**** EXTRACTO DEL DOCUMENTO

Hay historias que comienzan de forma casi casual y que, sin embargo, se recuerdan con una nitidez especial.
Fotografías: Bárbara Calamanch
La de Alèxia y Robert empezó en el verano de 2020, en un mercadillo estival de Santa Cristina d’Aro, cuando el mundo empezaba a recuperar la normalidad tras el Covid. Un amigo en común los presentó y, entre food trucks, música y luces cálidas, acabaron compartiendo una cena improvisada. Fue una noche sencilla, sin grandes gestos, pero con esa intuición inmediata de que algo importante acababa de empezar.
Los primeros años de su relación transcurrieron en Barcelona, la ciudad en la que ambos vivían. Allí compartieron la rutina, los planes espontáneos y las escapadas que se convierten en la base silenciosa de cualquier proyecto sólido. Con el tiempo, decidieron mudarse juntos a un pequeño piso lleno de luz en el Passatge de Sant Felip, en Sant Gervasi. Paralelamente, Menorca fue ganando un lugar especial en su historia: la isla a la que regresaban cada verano y donde, año tras año, su relación se fortalecía de forma natural.
No fue casualidad que la pedida de mano tuviera lugar allí. En la playa de Binigaus, junto a Sant Tomàs, el día del solsticio de verano y a pocas horas de San Juan, Robert le pidió matrimonio a Alèxia. Ella aún llevaba el bañador y el pelo mojado por el mar cuando él se arrodilló frente a ella, con el sol cayendo lentamente sobre el horizonte. El momento fue espontáneo, íntimo y profundamente personal. Risas, lágrimas y saltos de emoción acompañaron la escena mientras la cala se sumía en la calma del anochecer.
Desde el primer momento, ambos tuvieron muy claro cómo querían que fuera su boda: pequeña, elegante, cercana y sin artificios. Para ellos, lo esencial era una ceremonia civil con carga emocional y una celebración posterior pensada para disfrutar, donde todos los invitados se sintieran cómodos y partícipes.

********

EJERCICIOS PROPUESTOS
a. Enumera todos los nombres de lugar que aparecen en el extracto sobre la historia de Alèxia y Robert.
b. Resume en dos oraciones el extracto sobre la historia de Alèxia y Robert.
Las filas que aparecen a continuación provienen de una fuente distinta.

**** FILAS DE DATOS

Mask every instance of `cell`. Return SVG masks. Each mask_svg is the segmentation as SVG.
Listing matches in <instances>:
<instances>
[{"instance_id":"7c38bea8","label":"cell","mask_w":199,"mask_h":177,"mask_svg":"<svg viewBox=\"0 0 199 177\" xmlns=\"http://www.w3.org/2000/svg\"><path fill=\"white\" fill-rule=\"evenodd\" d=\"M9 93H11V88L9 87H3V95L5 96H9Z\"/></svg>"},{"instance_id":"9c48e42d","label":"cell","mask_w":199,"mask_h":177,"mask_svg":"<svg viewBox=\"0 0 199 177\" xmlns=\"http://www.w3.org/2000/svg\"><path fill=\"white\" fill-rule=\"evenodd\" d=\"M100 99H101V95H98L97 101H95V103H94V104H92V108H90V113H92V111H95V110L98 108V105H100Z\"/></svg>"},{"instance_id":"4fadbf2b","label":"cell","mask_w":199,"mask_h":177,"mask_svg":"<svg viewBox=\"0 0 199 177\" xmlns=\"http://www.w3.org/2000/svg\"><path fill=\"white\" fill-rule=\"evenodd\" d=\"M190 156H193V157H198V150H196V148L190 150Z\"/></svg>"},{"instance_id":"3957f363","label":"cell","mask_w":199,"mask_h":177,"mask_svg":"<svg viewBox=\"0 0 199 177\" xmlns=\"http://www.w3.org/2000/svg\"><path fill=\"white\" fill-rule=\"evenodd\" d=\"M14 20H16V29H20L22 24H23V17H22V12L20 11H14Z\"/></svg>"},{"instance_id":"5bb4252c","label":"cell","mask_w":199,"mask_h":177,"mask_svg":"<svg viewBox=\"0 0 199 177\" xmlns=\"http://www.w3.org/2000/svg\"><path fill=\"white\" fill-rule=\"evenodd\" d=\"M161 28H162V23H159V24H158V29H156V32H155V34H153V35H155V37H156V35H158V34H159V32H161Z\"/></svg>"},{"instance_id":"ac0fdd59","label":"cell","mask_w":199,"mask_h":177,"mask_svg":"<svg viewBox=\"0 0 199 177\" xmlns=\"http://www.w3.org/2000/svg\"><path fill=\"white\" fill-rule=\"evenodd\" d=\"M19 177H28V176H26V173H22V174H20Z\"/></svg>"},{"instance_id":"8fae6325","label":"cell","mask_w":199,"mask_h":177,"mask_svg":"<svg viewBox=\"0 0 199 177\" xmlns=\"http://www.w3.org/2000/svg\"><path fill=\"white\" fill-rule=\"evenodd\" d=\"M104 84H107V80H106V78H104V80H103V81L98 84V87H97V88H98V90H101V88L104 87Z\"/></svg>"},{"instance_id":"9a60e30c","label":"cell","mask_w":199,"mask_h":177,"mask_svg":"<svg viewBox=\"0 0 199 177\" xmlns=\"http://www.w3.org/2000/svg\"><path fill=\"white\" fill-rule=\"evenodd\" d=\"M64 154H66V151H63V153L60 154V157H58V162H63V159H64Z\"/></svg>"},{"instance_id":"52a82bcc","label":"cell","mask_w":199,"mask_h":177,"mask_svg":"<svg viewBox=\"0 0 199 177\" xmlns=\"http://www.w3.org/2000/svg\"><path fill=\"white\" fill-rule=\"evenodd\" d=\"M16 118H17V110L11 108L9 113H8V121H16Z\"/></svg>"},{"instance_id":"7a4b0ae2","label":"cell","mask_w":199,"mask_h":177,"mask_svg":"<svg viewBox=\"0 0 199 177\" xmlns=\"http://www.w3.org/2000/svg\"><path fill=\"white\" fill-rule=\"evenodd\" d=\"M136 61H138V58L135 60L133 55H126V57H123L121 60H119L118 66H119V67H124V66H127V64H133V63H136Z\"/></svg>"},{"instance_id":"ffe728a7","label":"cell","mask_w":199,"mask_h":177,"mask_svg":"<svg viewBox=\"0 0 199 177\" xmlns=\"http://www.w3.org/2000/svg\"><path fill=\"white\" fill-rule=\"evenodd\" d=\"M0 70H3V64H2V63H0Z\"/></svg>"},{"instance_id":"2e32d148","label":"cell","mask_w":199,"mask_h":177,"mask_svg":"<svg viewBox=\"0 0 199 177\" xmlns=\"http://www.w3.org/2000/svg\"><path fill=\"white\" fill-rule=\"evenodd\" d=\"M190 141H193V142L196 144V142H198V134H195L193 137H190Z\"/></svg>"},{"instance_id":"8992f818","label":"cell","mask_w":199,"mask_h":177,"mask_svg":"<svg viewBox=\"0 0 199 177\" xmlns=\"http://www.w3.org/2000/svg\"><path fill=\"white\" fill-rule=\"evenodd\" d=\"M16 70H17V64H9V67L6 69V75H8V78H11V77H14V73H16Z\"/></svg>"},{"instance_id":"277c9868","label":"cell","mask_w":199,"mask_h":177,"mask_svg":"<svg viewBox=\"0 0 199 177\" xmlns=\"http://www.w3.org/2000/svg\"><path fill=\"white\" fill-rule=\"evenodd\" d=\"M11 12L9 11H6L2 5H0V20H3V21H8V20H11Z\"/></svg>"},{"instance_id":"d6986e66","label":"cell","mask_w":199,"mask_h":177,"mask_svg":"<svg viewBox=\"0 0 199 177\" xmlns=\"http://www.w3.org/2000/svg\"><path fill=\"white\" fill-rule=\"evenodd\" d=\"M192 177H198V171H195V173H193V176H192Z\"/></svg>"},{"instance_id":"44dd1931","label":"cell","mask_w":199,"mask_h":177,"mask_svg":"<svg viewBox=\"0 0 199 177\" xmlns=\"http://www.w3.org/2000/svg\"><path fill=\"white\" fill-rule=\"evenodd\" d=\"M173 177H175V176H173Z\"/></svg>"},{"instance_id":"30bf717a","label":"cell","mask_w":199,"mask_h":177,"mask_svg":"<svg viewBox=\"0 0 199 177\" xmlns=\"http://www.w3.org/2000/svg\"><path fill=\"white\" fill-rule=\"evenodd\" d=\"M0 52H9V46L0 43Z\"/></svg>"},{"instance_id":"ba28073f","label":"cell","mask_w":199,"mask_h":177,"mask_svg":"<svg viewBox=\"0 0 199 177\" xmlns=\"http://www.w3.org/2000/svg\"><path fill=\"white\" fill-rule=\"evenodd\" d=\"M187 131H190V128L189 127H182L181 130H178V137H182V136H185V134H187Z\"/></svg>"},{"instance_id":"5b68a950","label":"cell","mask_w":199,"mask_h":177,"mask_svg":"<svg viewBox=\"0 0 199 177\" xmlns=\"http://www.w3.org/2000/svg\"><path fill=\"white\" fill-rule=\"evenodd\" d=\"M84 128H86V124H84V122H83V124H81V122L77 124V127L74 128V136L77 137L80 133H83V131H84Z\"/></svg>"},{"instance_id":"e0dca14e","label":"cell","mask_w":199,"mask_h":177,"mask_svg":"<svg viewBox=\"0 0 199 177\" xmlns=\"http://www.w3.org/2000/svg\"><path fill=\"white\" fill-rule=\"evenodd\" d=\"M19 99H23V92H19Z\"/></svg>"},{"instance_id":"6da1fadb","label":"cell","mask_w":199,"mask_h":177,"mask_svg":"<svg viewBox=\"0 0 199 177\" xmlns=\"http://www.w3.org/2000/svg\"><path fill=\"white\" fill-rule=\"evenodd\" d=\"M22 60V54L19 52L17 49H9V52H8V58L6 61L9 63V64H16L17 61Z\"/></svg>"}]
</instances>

********

SOLUCIONES DE EJERCICIOS
a.
- Santa Cristina d'Aro
- Barcelona
- Passatge de Sant Felip
- Sant Gervasi
- Menorca
- playa de Binigaus
- Sant Tomàs

b. Alèxia y Robert se conocieron en el verano de 2020 en un mercadillo de Santa Cristina d'Aro, vivieron sus primeros años de relación en Barcelona y regresaban cada verano a Menorca. En la playa de Binigaus, en Menorca, Robert le pidió matrimonio a Alèxia, y ambos tuvieron claro desde el principio que querían una boda pequeña, elegante y cercana, con una ceremonia civil.